Task material:
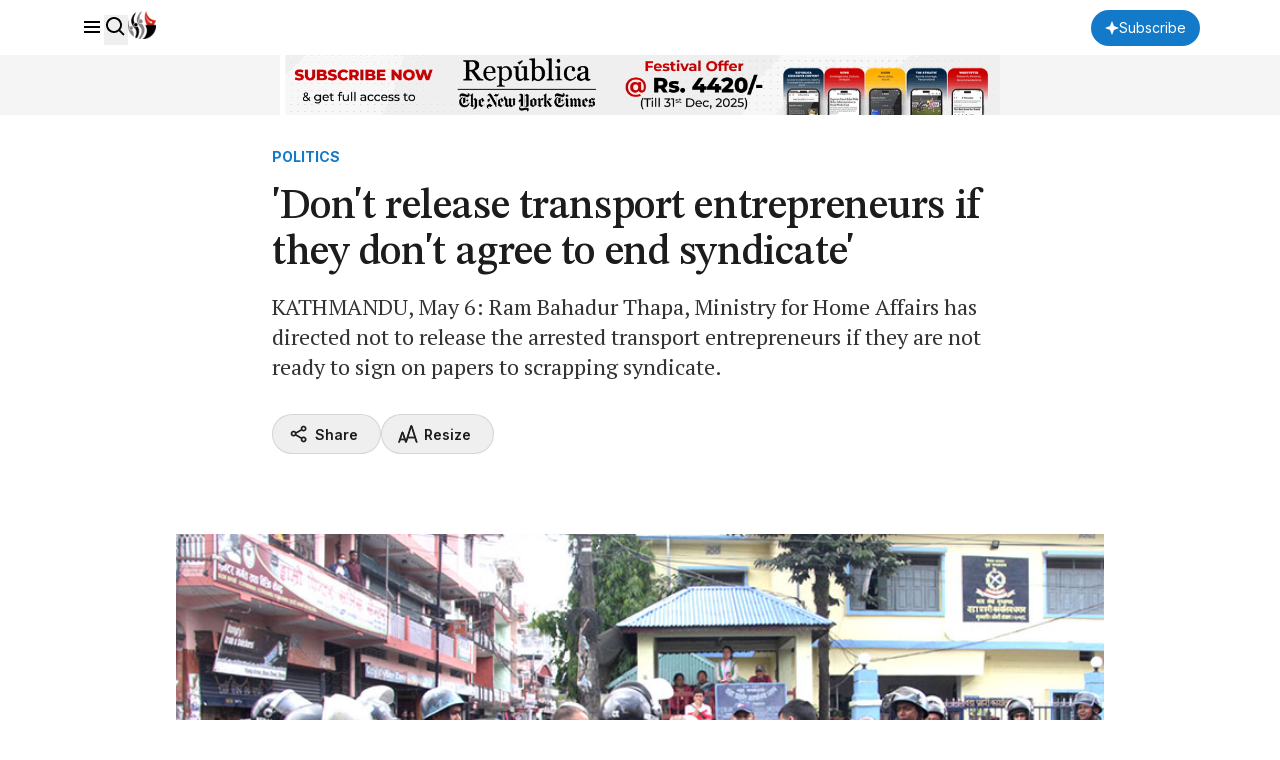

--- FILE ---
content_type: text/html; charset=utf-8
request_url: https://www.google.com/recaptcha/api2/aframe
body_size: 165
content:
<!DOCTYPE HTML><html><head><meta http-equiv="content-type" content="text/html; charset=UTF-8"></head><body><script nonce="8aN_qzidZWn4NXolUlbwvA">/** Anti-fraud and anti-abuse applications only. See google.com/recaptcha */ try{var clients={'sodar':'https://pagead2.googlesyndication.com/pagead/sodar?'};window.addEventListener("message",function(a){try{if(a.source===window.parent){var b=JSON.parse(a.data);var c=clients[b['id']];if(c){var d=document.createElement('img');d.src=c+b['params']+'&rc='+(localStorage.getItem("rc::a")?sessionStorage.getItem("rc::b"):"");window.document.body.appendChild(d);sessionStorage.setItem("rc::e",parseInt(sessionStorage.getItem("rc::e")||0)+1);localStorage.setItem("rc::h",'1769710585158');}}}catch(b){}});window.parent.postMessage("_grecaptcha_ready", "*");}catch(b){}</script></body></html>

Exercise brief: Write out all of the records above. Keep them exact and leave out the pictures.

Written solution:
--- FILE ---
content_type: text/html; charset=utf-8
request_url: https://www.google.com/recaptcha/api2/aframe
body_size: 165
content:
<!DOCTYPE HTML><html><head><meta http-equiv="content-type" content="text/html; charset=UTF-8"></head><body><script nonce="8aN_qzidZWn4NXolUlbwvA">/** Anti-fraud and anti-abuse applications only. See google.com/recaptcha */ try{var clients={'sodar':'https://pagead2.googlesyndication.com/pagead/sodar?'};window.addEventListener("message",function(a){try{if(a.source===window.parent){var b=JSON.parse(a.data);var c=clients[b['id']];if(c){var d=document.createElement('img');d.src=c+b['params']+'&rc='+(localStorage.getItem("rc::a")?sessionStorage.getItem("rc::b"):"");window.document.body.appendChild(d);sessionStorage.setItem("rc::e",parseInt(sessionStorage.getItem("rc::e")||0)+1);localStorage.setItem("rc::h",'1769710585158');}}}catch(b){}});window.parent.postMessage("_grecaptcha_ready", "*");}catch(b){}</script></body></html>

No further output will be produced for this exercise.